*Selected extract:*
%%

[Wien] "remotemachine: Undefined variable." coming from lapw1para_lapw and lapw2para_lapw

Laurence Marks L-marks at northwestern.edu
Sun Sep 23 19:57:34 CEST 2007


Peter is probably the right person to respond about siteconfig_lapw --
I've never looked at it.

On 9/23/07, Steven Hahn <shahn at iastate.edu> wrote:
> 1)The problem is in siteconfig_lapw. If I manually copy
> lapw1para_lapw and lapw2para_lapw from $WIENROOT/SRC to $WIENROOT, "x
> lapw1 -p -c" and "run_lapw -p -i 1" complete normally. If I run ./
> siteconfig_lapw again and "Configure parallel execution", the error
> message about remotemachine returns. This ONLY happens with
> USE_REMOTE 1. If I set USE_REMOTE 0 I get the mpi error message
> discussed in my previous message.
>
> I believe the problem is lines 868 and 871 of siteconfig_lapw. If I
> type this line into the commandline and compare files I get the
> following result below. Note that this command is removing
> remotemachine!!!
>
> [shahn at cmp-cluster WIEN2k_073]$     sed -e "s/set remote.*"'$'"/set
> remote = $input/" <lapw1para_lapw >tmp
> [shahn at cmp-cluster WIEN2k_073]$ diff lapw1para_lapw tmp
> 31c31
> < set remote = ssh
> ---
>  > set remote =
> 496c496
> <                  set remotemachine = `head -1 .machine[$p]`
> ---
>  >                  set remote =
> [shahn at cmp-cluster WIEN2k_073]$
>
>
> 2) Here's my parallel_options file:
> [shahn at cmp-cluster WIEN2k_073]$ cat parallel_options
> setenv USE_REMOTE 1
> setenv WIEN_GRANULARITY 1
> setenv WIEN_MPIRUN "mpirun -np _NP_ -machinefile _HOSTS_ _EXEC_"
>
>
> 3) Right now I'm running everything as an interactive job to avoid
> the need to create a .machines file on the fly. Once WIEN2k is
> running properly, I'll work on the necessary script.
>
>
> On Sep 23, 2007, at 11:36 AM, Laurence Marks wrote:
>
> > Three things:
> >
> > 1) Please diff the version of lapw1para_lapw & lapw2para_lapw that are
> > in a freshly loaded $WIENROOT/SRC and the one you have in $WIENROOT to
> > ensure that they are the same. The current version has the definition
> >
> >                  set remotemachine = `head -1 .machine[$p]`
> >
> > At least on my system even if the file .machine1 (for instance) does
> > not exist remotemachine is set to nothing so it is hard to understand
> > your finding it as an undefined variable.

%%

Saved entries:
%%

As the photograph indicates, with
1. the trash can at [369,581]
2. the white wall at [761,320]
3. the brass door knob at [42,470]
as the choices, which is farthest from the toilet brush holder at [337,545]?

%%

*Objective 1:* How would you render this sentence from the WIEN2k mailing-list thread in Spanish: "Right now I'm running everything as an interactive job to avoid the need to create a .machines file on the fly."
*Objective 2:* Can you write out all the Saved entries rows again, substituting "options" for "choices" and leaving everything else unchanged?
The thread and the rows come from separate, unrelated sources.

*Exercise output 1:* Ahora mismo estoy ejecutando todo como un trabajo interactivo para evitar tener que crear un archivo .machines sobre la marcha.

*Exercise output 2:*
As the photograph indicates, with
1. the trash can at [369,581]
2. the white wall at [761,320]
3. the brass door knob at [42,470]
as the options, which is farthest from the toilet brush holder at [337,545]?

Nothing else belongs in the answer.